Already a good answer here, but I try to highlight the problem from a slightly different point of view. When you are going to implement a full retrograde analysis for KBBK, you have to generate all KBBK positions, which are less than 32*32*62*61*2. The "32" is the number of squares for the bishops, the "*2" takes into account which player moves next; and not all 32*32*62*61 theoretical placements of the four pieces are legal (obviously, you can exclude any positions where the kings have a positional distance <2).
For the analysis, take these positions as the vertices of a directed graph, and the edges are the legal transitions from one position to the next (according to the possible moves).
Now, mark the positions where white moves next and the black king could be captured by a white bishop. Technically, capturing the king is not legal according to the classic chess rules, but lets assume for a moment it were legal and call these positions "mate in -1". The "mate in 0" positions then are the vertices in the graph where black moves next, having only "mate in -1" sucessors, and where the black king is already checked (when there are just "mate in -1"-successors, and the black king is not checked, it is a remis situation).

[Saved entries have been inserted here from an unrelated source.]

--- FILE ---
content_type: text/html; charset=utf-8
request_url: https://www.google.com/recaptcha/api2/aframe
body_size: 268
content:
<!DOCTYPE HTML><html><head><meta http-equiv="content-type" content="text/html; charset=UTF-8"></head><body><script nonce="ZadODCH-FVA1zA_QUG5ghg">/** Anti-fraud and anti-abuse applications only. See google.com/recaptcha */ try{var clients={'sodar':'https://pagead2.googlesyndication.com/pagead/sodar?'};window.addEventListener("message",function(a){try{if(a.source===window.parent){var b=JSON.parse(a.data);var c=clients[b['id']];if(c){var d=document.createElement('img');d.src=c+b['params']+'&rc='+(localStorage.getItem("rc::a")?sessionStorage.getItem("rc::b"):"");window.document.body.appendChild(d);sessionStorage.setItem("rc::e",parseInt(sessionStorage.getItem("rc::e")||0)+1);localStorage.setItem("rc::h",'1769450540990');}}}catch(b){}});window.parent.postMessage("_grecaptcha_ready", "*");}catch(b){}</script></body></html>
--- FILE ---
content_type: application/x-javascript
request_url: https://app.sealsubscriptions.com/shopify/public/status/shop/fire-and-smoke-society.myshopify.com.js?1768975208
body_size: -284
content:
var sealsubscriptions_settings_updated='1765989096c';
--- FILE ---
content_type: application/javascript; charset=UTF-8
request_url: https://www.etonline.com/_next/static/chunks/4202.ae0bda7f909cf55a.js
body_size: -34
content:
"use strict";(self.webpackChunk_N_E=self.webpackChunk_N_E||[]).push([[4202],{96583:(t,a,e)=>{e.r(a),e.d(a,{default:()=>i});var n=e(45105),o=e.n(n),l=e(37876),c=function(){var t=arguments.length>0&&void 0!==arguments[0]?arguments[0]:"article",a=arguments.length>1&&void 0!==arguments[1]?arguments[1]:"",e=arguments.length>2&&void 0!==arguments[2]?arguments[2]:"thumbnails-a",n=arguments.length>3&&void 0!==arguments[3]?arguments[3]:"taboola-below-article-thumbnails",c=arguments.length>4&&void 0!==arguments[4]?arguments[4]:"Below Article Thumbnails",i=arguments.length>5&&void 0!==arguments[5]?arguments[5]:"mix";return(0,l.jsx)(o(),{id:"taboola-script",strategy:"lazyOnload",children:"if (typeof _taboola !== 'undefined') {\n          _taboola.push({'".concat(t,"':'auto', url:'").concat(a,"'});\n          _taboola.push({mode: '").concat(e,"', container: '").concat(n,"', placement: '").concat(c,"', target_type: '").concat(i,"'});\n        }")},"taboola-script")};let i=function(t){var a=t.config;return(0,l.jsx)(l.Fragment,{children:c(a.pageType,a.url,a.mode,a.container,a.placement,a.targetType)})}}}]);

More generally, a position where black moves next is a "mate in x+1", when x is the maximum of all y among the successors in the graph with a "mate in y" position, and there is no remis situation. When black moves next and there is at least one remis position amoung the successors, the current position is a remis situation, too. A position where white moves next is a "mate in x+1", when x is the minimum of all y among the successors with a "mate in y" position (regardless of remis positions). When white moves next, a position is only a remis position when all successors are remis positions, too.
So "mate in 0" positions can be simply identified by applying the first step of your retrograde analysis.